1. If you use water, the hotter the better. It doesn't need to be boiling but it seems I have to scrub less if it is. My hot tap water is fairly hot (no small children here) so I generally just use it right from the tap.

2. Soap is soap, more or less. Fancy store bought stuff may save you a few strokes but pricewise probably isn't worth it. If you are bored, interested or otherwise motivated for something less pedestrian than 409, mix your own rather than purchase special BP solvent. The main benefit of mixing your own will be the time you spending thinking about how it all works. Try adding some alcohol to the mix. In addition, making your own cleaning products makes your wife think there is a possibility that you could get interested in cleaning something else (until you name your solvent after mucosal drainage of a member of the Cervidae family, in which case your offers will be declined).
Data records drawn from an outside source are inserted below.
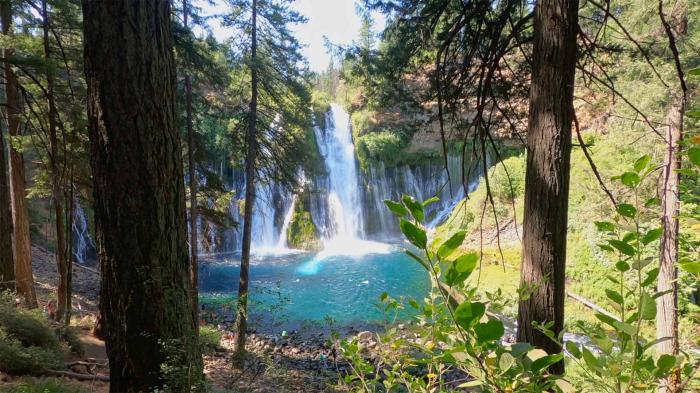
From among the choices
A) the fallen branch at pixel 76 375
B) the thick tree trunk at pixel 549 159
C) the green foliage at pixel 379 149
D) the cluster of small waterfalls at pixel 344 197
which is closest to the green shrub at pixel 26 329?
the fallen branch at pixel 76 375

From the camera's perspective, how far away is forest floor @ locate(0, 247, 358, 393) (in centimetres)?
533

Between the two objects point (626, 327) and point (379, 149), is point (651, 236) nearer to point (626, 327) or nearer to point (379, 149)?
point (626, 327)

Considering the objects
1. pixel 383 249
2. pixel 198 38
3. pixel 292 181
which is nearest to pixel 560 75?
pixel 292 181

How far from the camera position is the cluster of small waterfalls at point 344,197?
21375 millimetres

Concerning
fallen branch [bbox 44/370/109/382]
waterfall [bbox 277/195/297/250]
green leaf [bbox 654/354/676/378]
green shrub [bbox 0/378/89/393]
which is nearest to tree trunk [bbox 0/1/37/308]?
fallen branch [bbox 44/370/109/382]

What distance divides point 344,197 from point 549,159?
21750 mm

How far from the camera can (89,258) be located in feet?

3. Get a BP bore light. This is really the only way to confirm if you did a good job cleaning. Clean patches are good, but should not be trusted, IMHO.

4. If you use any H20 or H20 based product, make sure everything is dry... don't forget under the rib.

5. Soap is soap, but I'm not convinced one way or another that oil is oil. I don't do bore butter, CLP works for me. The important thing is to get things coated. The best lube/preservative in the world won't work if you don't get it on the metal. Uncoated parts will potentially rust, no matter what you use. I suspect that many "I got rust using Brand X SuperLube" complaints come from not a) getting things dry, b) not doing a good job of coating, or c) poor storage environment.

6. Don't store your rifle muzzle up. I prefer muzzle down, but I suppose horizontal on the wall will also work. This will keep your lube from running down into the breach and gooking up the important parts. I usually shoot about once or twice a month and run a few alcohol soaked patches to remove any oil from the barrel and nipple prior to shooting. Never had a problem that way.

7. If you shoot a lot, get a C02 ball discharger. A good toot of C02 generally also helps clear the way prior to shooting, at least for me.

:imo:
 
Try adding some alcohol to the mix. In addition, making your own cleaning products makes your wife think there is a possibility that you could get interested in cleaning something else (until you name your solvent after mucosal drainage of a member of the Cervidae family, in which case your offers will be declined).

::

I have resorted to a WD-40 spritz (hand pump, not areosol, not that it matters) after the HOT soapy water mop, wet bronze brushing & clean HOT water mop & rinse. I then wipe with Rem Oil and finish with a coating of Moose Snot.

Before shooting, I dry & then alcohol wipe, give it a wipe with a LIGHTLY lubed patch and then load.
 
In addition, making your own cleaning products makes your wife think there is a possibility that you could get interested in cleaning something else (until you name your solvent after mucosal drainage of a member of the Cervidae family, in which case your offers will be declined).